[Collected data entries]
::::::
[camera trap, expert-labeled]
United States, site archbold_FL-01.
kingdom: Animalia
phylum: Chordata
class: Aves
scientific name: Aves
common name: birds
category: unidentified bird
::::::
DIRECTIONS FOR THIS TASK: Starting at the first entry and ending at the last, reproduce each one exactly.

ANSWER BOX:
[camera trap, expert-labeled]
United States, site archbold_FL-01.
kingdom: Animalia
phylum: Chordata
class: Aves
scientific name: Aves
common name: birds
category: unidentified bird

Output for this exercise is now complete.